All you had to do was go left or right and not center.


----------



## Dangerfield (May 28, 2021)

That was painful to watch at many levels. A lot of brain freeze going on and nobody seeming to take charge except the strangers in costumes helping corral the boat and then to re flip.


----------



## okieboater (Oct 19, 2004)

Thanks for the commercials to flip the raft.

Hard to watch good intentions that went bad every step of the way.

Good thing they had plenty of semi flat water to recover things.

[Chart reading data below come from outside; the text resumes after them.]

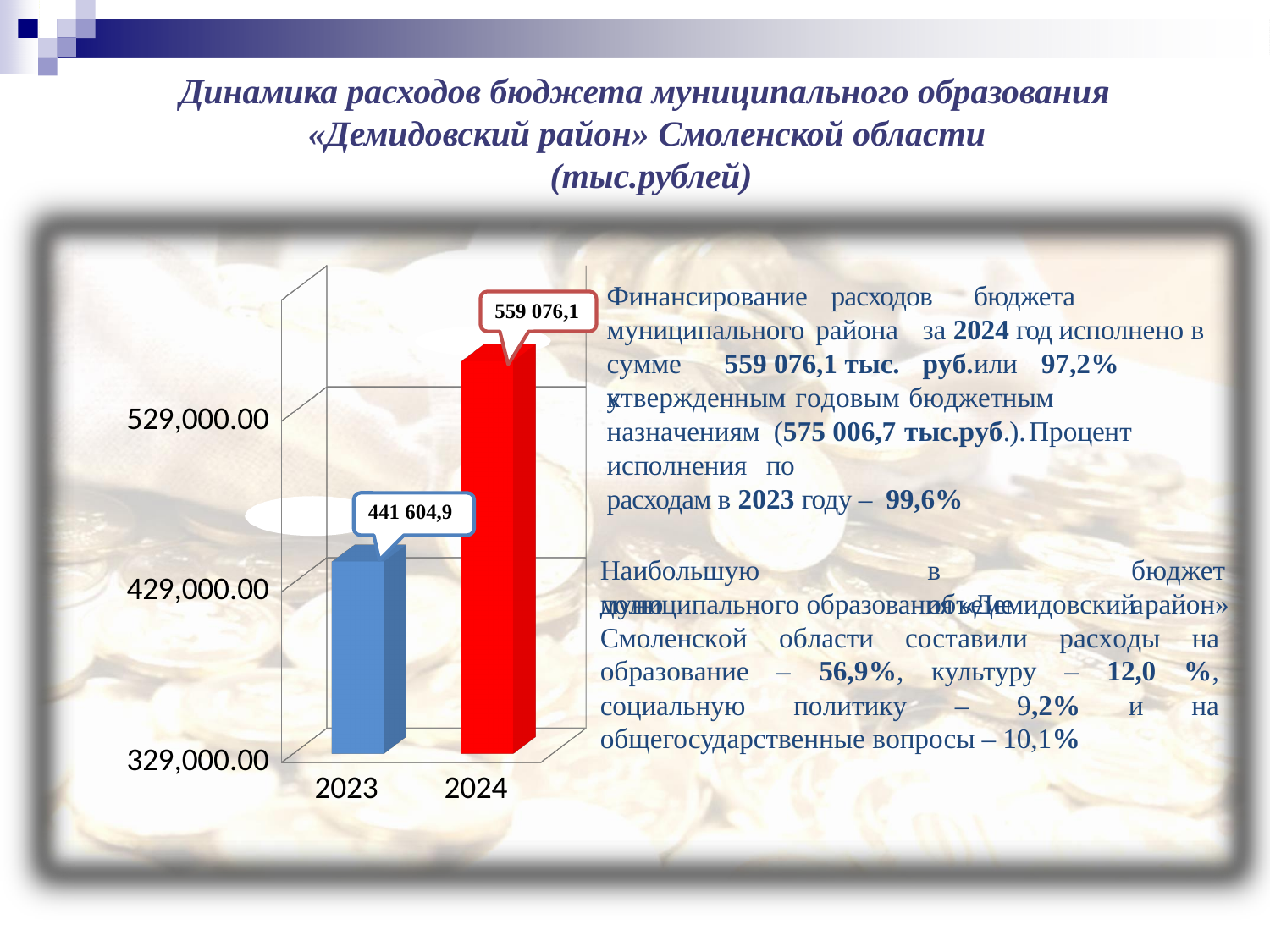
Is the value for 2023 greater or less than 429,000.00? greater What is the value shown for 2023? 441 604,9 How many years are shown on the x axis? 2 Do the values rise or fall from 2023 to 2024? Rise What kind of chart is shown on the slide? Bar chart What is the value shown for 2024? 559 076,1 Which year has the highest value? 2024 Which year has the lowest value? 2023 In what units are the values on the chart expressed, according to the slide title? тыс.рублей What is the difference between the values for 2024 and 2023? 117 471,2 Is the value for 2024 greater or less than 529,000.00? greater Which is larger, the value for 2023 or the value for 2024? 2024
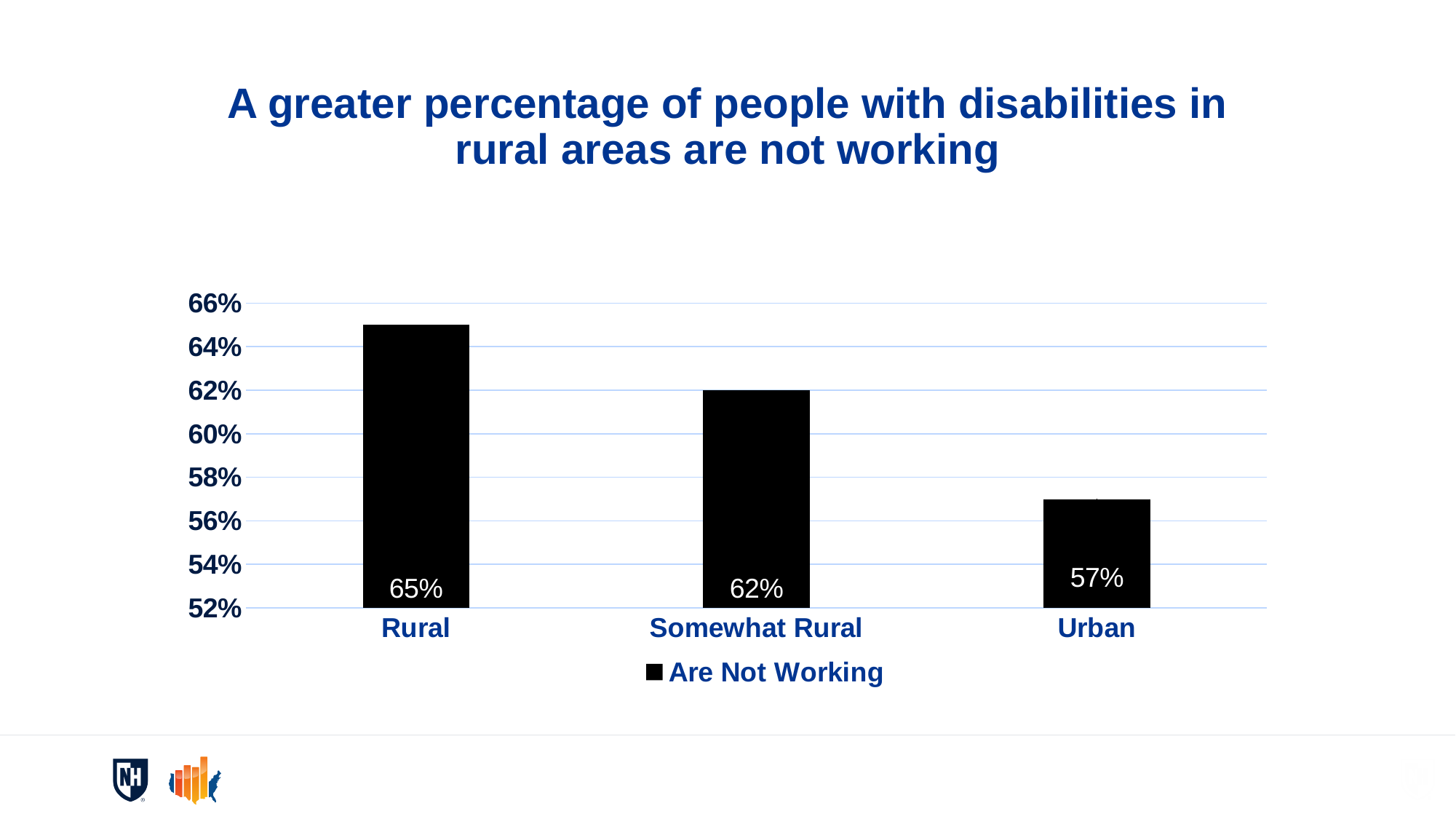
Which is larger, the value for Somewhat Rural or the value for Urban? Somewhat Rural Which category has the highest percentage not working? Rural What is the value for Somewhat Rural? 62% What is the difference between the Rural and Urban values? 8% What is the difference between the Rural and Somewhat Rural values? 3% What kind of chart is shown on the slide? bar chart What series name does the legend show? Are Not Working How many categories are shown on the x axis? 3 Is the value for Urban greater or less than 60%? less What is the value for Urban? 57% Which category has the lowest percentage not working? Urban What percentage of people with disabilities in Rural areas are not working? 65%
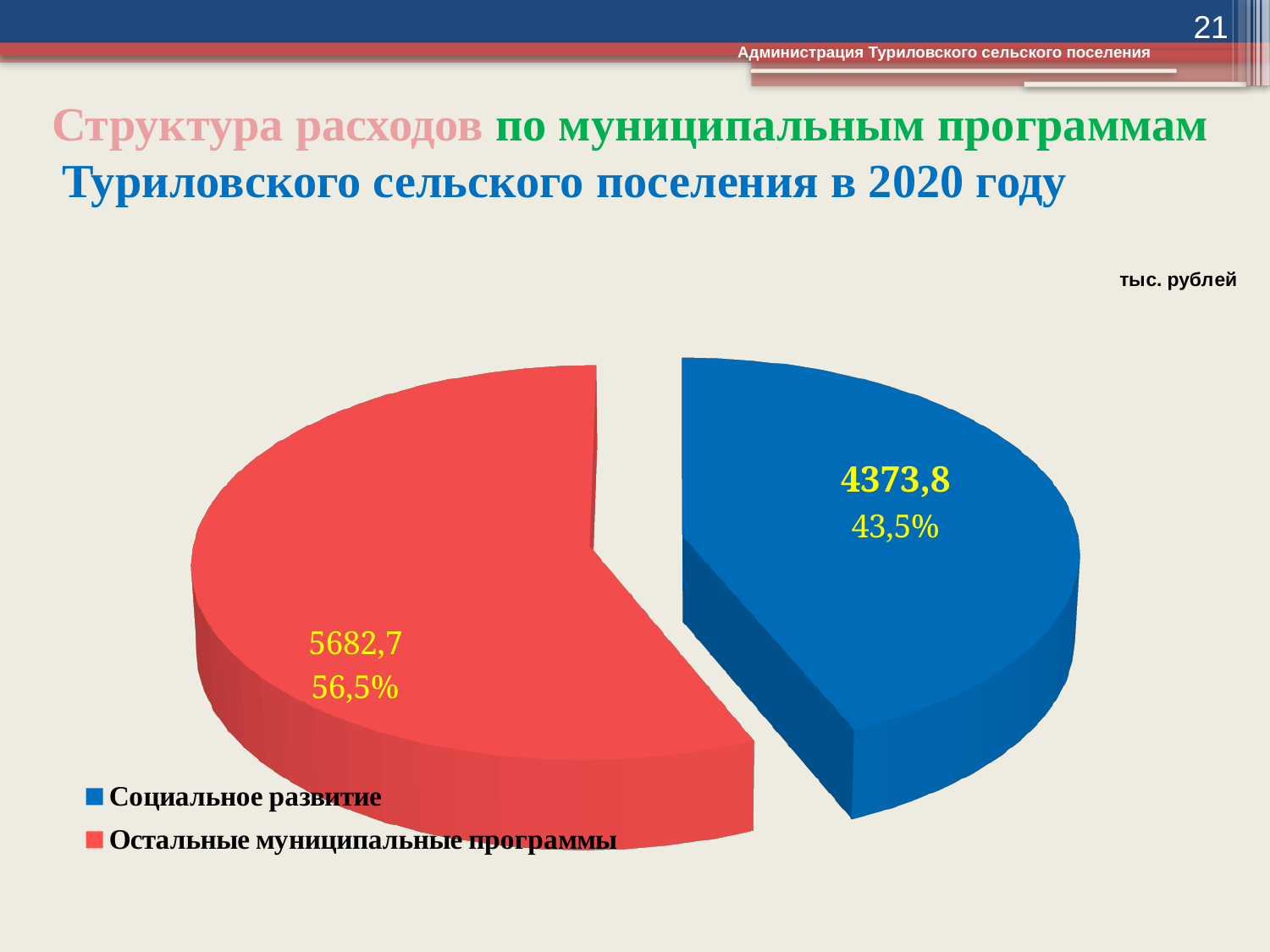
What colour is the slice for Социальное развитие? blue Which is larger: Социальное развитие or Остальные муниципальные программы? Остальные муниципальные программы What share of the pie does Социальное развитие take? 43,5% What is the difference between the values for Остальные муниципальные программы and Социальное развитие? 1308,9 What is the value for Остальные муниципальные программы? 5682,7 What unit is stated for the values on the chart? тыс. рублей What kind of chart is shown on the slide? pie chart How many slices does the pie chart have? 2 What share of the pie does Остальные муниципальные программы take? 56,5% What is the value for Социальное развитие? 4373,8 Which category has the smallest slice? Социальное развитие Which category has the largest slice? Остальные муниципальные программы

Happy that every one was ok.


----------



## tBatt (May 18, 2020)

This was a frame grab from a video of a commercial day trip I saw from the southeast. I think the video got taken down shortly thereafter.


----------



## westwatercuban (May 19, 2021)

What’s up with that guys pfd? 😂


----------



## tBatt (May 18, 2020)

Wasn’t tight enough and they had just pulled him in the raft and nearly off his body


----------



## cnalder (Jul 7, 2016)

A year ago last August I chose to run right of the Elkhorn rock in a 16’ raft. It was tight and I actually had to bounce the bow off the rock. It was interesting enough, told myself go the classic run in low flows.


----------



## mkashzg (Aug 9, 2006)

Follow the water it tells you where to go the majority of the current is going left so not sure why they were trying to go right.


----------



## BenSlaughter (Jun 16, 2017)

I've never been drunk enough to fuck up a run that badly.


----------



## Andy H. (Oct 13, 2003)

It always sucks when they can't come up with the money and you have to just go ahead and post the video on the internet like you threatened to do.


----------



## Dangerfield (May 28, 2021)

What bugs me about the video, is it appears as though the owner of the flipped raft was on the NRS cat and they stayed far away from the action downstream after they got a replacement oar in place.. The commercials caught up and did what one of the boats should have done much sooner - latch on and get it to shore. Strange that they would post such a cluster for all to see - shameless I guess. Wonder if there's going to be a Sept. 2021 sequel?


----------



## Cubuffs85 (Feb 28, 2011)

No spare straps to at least tether the flipped boat once they grabbed it the first time? Guessing they didn't have flip lines either. Very lucky the commercial group came through to save the day. But at least they got the swimmer up fairly quickly. As an NRS cat owner, I'm very dismayed by the actions from the video's NRS cat owner, we usually do better.


----------



## Dangerfield (May 28, 2021)

Until someone like Elon Musk invents an autonomous oar raft we are all responsible for our own actions. He (Musk) can send a "dummy" into space in his Tesla Roadster, but I wager he can't invent a self steering whitewater raft.


----------